* **Given problem**
Retype each of the records below word for word, keeping every line as it appears.
----- Records supplied -----
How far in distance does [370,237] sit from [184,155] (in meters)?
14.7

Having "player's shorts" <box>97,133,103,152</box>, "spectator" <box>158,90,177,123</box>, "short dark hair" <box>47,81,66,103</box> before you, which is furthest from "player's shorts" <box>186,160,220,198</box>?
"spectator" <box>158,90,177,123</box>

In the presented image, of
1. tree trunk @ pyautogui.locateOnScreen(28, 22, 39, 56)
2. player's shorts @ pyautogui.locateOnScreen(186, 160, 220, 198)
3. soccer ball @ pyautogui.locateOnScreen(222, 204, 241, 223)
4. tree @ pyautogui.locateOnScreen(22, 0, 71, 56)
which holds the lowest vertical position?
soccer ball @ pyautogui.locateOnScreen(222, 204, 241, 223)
-----
* **Solution to this problem**
How far in distance does [370,237] sit from [184,155] (in meters)?
14.7

Having "player's shorts" <box>97,133,103,152</box>, "spectator" <box>158,90,177,123</box>, "short dark hair" <box>47,81,66,103</box> before you, which is furthest from "player's shorts" <box>186,160,220,198</box>?
"spectator" <box>158,90,177,123</box>

In the presented image, of
1. tree trunk @ pyautogui.locateOnScreen(28, 22, 39, 56)
2. player's shorts @ pyautogui.locateOnScreen(186, 160, 220, 198)
3. soccer ball @ pyautogui.locateOnScreen(222, 204, 241, 223)
4. tree @ pyautogui.locateOnScreen(22, 0, 71, 56)
which holds the lowest vertical position?
soccer ball @ pyautogui.locateOnScreen(222, 204, 241, 223)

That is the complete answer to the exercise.